Write each line exactly as it stands, from the line containing "What is the measured" through the end of the data.

(Spatial questions tied to pictures)
[Begin]

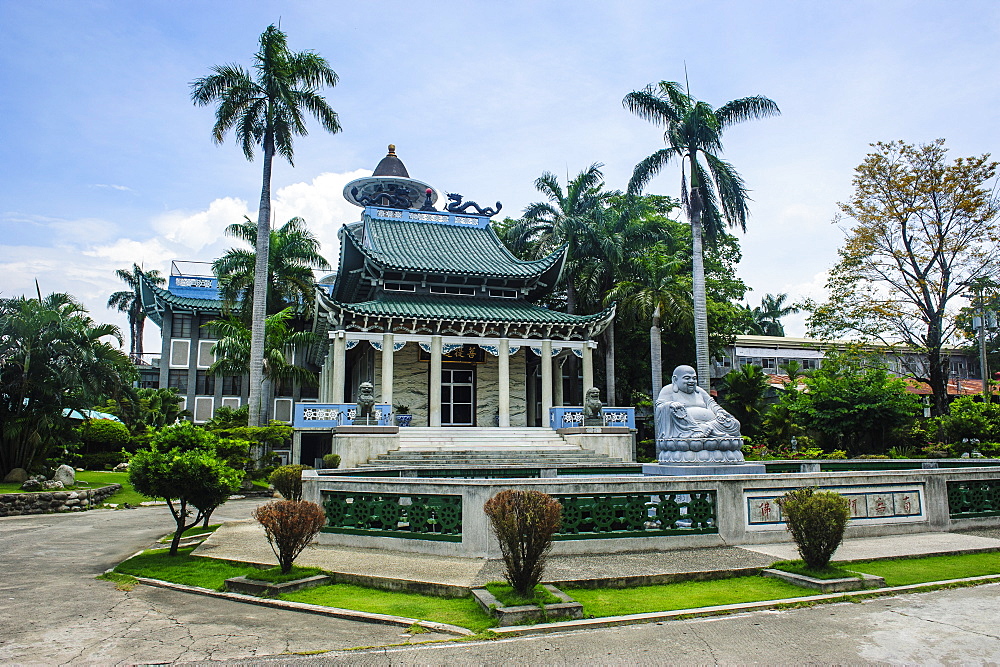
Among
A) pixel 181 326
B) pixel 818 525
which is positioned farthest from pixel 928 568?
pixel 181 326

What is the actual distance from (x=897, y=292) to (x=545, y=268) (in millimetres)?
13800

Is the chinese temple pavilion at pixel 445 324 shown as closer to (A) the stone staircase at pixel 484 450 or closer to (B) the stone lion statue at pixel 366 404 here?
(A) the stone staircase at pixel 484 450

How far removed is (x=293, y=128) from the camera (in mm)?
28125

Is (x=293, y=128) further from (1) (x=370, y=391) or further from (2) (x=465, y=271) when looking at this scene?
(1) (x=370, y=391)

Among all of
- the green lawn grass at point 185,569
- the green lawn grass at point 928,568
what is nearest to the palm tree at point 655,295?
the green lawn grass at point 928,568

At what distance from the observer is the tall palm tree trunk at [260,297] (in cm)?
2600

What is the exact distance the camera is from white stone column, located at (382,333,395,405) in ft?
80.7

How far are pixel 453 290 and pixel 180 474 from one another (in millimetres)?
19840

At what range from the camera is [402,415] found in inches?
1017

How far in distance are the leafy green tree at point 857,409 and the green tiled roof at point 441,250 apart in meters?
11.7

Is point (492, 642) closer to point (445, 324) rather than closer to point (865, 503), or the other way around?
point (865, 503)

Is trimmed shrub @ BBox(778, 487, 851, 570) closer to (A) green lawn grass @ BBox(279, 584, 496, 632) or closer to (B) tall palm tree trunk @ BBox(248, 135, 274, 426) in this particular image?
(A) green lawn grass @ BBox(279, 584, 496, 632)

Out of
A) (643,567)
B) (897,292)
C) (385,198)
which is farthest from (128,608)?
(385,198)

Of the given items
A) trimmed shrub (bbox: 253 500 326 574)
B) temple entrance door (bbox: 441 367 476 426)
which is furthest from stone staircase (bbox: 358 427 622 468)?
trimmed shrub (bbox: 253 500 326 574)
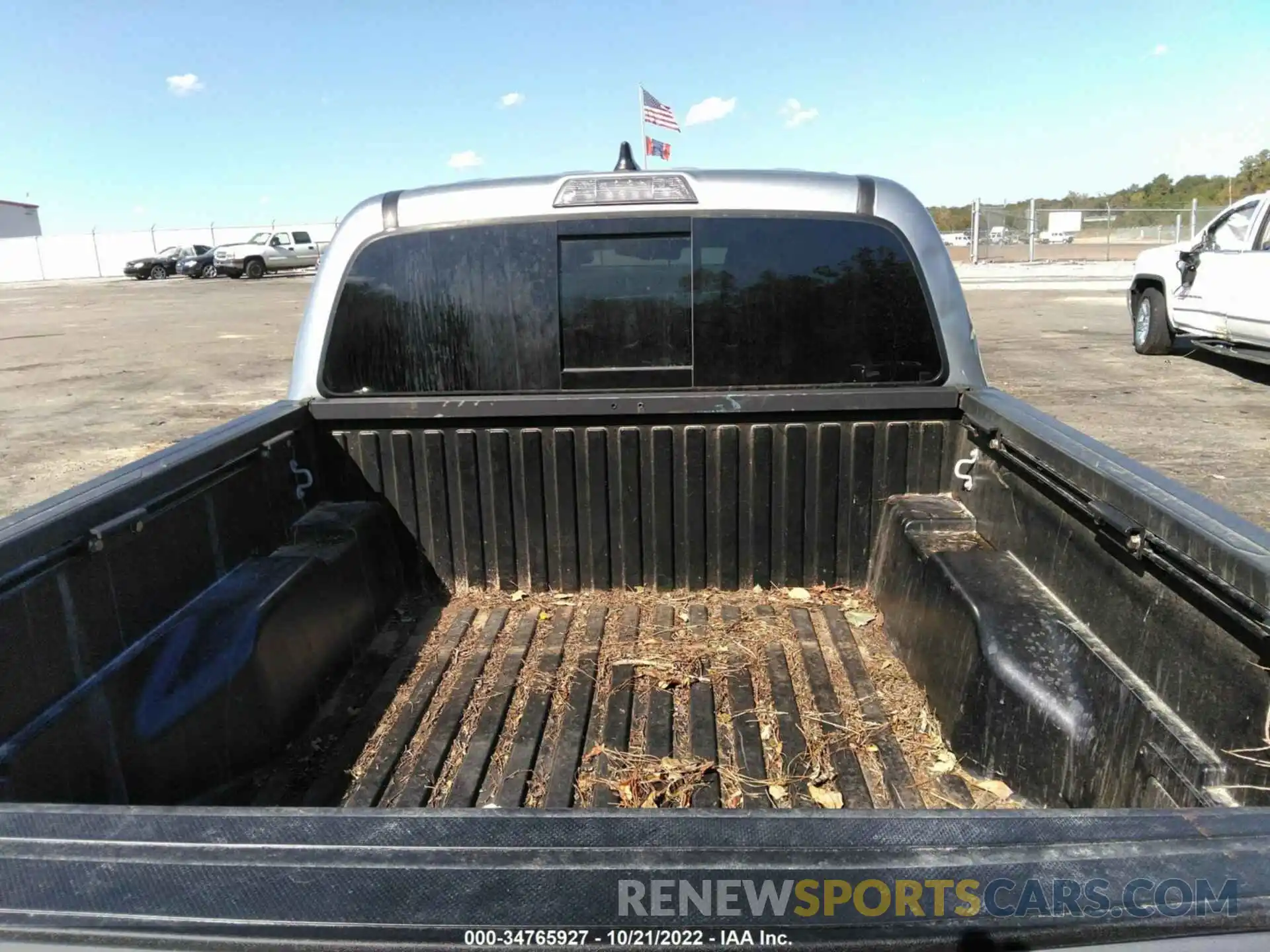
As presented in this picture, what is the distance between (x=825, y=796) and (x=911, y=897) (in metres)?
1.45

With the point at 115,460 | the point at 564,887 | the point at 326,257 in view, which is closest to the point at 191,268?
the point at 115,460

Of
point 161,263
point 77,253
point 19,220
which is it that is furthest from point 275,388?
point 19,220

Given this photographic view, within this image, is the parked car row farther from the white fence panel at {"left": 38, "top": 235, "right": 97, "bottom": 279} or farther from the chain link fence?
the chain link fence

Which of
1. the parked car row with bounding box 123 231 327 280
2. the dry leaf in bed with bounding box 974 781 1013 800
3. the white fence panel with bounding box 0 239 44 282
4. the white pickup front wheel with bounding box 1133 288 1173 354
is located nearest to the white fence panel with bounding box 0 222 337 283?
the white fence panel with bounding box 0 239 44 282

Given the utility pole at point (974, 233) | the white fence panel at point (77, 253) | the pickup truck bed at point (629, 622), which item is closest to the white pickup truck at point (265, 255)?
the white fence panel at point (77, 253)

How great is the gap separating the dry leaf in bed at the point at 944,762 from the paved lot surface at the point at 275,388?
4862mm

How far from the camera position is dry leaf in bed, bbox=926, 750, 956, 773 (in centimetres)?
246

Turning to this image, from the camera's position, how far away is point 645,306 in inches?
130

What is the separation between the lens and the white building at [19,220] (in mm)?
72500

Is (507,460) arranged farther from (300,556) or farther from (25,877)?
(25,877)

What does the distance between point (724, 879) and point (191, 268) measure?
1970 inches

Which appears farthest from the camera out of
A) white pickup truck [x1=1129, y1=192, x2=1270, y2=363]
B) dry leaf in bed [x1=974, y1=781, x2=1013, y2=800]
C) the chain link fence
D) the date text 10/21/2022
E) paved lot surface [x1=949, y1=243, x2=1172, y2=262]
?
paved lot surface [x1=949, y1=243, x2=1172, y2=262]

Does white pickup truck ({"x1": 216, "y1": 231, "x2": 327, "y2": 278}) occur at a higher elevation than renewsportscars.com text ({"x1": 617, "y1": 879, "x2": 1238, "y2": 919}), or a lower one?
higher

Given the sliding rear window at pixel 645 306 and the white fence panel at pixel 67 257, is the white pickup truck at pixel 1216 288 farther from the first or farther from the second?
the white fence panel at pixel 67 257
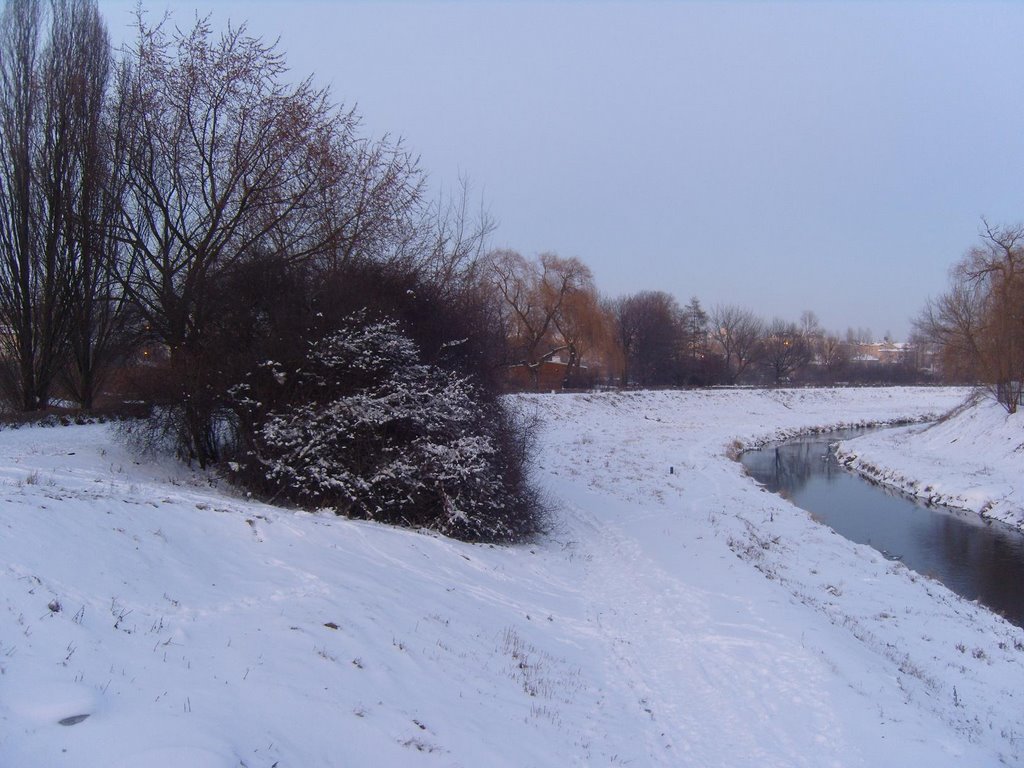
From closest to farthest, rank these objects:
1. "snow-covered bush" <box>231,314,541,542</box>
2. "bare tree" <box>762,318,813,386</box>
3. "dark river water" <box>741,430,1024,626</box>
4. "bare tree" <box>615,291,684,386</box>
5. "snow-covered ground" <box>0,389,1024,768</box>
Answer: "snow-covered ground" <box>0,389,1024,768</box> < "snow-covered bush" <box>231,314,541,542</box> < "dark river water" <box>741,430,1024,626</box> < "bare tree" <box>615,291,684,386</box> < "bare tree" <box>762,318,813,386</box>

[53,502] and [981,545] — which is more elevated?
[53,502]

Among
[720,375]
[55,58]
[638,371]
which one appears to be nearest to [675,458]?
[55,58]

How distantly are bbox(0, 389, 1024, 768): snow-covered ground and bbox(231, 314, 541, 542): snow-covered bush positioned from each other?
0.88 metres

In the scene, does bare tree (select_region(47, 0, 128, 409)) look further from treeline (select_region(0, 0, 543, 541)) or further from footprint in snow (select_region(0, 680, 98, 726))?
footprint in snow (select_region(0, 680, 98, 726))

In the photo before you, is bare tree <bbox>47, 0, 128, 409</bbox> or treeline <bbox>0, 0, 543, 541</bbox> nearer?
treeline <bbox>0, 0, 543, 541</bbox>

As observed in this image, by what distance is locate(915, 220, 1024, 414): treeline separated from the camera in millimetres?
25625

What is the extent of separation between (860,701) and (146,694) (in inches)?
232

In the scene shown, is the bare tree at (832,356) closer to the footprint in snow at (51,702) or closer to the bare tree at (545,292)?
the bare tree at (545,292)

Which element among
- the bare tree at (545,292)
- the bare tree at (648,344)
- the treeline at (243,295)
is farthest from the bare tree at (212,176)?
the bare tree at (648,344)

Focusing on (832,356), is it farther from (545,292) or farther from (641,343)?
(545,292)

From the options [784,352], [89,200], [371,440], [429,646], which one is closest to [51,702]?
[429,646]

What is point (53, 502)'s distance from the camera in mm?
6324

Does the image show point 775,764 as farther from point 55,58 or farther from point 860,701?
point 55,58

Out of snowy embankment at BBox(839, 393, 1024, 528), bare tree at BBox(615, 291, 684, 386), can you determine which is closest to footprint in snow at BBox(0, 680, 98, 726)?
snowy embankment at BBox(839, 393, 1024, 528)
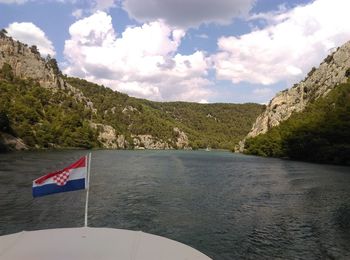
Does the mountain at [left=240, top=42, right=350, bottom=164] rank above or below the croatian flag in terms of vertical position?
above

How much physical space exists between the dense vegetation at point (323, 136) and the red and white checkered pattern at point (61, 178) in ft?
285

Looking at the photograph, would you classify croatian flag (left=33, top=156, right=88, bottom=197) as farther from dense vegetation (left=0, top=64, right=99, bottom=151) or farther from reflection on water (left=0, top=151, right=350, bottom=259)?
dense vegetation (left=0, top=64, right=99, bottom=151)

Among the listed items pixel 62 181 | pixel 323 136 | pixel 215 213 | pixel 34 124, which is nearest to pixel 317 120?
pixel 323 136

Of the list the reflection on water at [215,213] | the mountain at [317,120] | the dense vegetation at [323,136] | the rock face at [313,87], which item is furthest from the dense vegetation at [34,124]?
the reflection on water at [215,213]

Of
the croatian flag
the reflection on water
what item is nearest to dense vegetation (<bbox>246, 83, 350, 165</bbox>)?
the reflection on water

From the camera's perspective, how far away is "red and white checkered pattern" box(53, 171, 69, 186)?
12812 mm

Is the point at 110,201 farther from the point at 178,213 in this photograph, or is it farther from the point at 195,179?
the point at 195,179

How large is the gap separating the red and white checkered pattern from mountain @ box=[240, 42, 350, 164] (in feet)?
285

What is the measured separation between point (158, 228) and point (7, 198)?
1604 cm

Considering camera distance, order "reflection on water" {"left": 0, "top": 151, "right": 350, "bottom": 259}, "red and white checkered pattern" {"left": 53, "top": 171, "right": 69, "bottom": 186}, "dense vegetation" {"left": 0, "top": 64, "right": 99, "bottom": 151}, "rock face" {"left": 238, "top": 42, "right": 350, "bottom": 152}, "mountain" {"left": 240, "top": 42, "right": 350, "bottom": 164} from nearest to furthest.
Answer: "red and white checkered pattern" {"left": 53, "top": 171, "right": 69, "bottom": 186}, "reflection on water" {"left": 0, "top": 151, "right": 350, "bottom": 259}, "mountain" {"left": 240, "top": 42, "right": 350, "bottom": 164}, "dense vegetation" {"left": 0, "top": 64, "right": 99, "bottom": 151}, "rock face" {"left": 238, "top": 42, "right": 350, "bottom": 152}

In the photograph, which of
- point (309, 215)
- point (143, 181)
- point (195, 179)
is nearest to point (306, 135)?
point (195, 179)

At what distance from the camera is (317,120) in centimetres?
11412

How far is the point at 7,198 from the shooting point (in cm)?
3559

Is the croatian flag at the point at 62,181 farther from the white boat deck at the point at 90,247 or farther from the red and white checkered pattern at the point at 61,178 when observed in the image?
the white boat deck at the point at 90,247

[End]

• **Expected answer**:
What is the measured separation between point (158, 228) and point (7, 198)?
1604 cm

Considering camera distance, order "reflection on water" {"left": 0, "top": 151, "right": 350, "bottom": 259}, "red and white checkered pattern" {"left": 53, "top": 171, "right": 69, "bottom": 186}, "dense vegetation" {"left": 0, "top": 64, "right": 99, "bottom": 151}, "rock face" {"left": 238, "top": 42, "right": 350, "bottom": 152}, "mountain" {"left": 240, "top": 42, "right": 350, "bottom": 164} from nearest to furthest.
Answer: "red and white checkered pattern" {"left": 53, "top": 171, "right": 69, "bottom": 186}, "reflection on water" {"left": 0, "top": 151, "right": 350, "bottom": 259}, "mountain" {"left": 240, "top": 42, "right": 350, "bottom": 164}, "dense vegetation" {"left": 0, "top": 64, "right": 99, "bottom": 151}, "rock face" {"left": 238, "top": 42, "right": 350, "bottom": 152}

In the photograph, which of
- point (309, 215)
- point (143, 181)
- point (195, 179)
is nearest to point (306, 135)?
point (195, 179)

At what distance from the camera is (317,120) in centimetres?
11412

How far is the point at 7,198 from the shooting point (in cm)?
3559

Is the croatian flag at the point at 62,181 farther from the white boat deck at the point at 90,247 or farther from the red and white checkered pattern at the point at 61,178 when observed in the image?
the white boat deck at the point at 90,247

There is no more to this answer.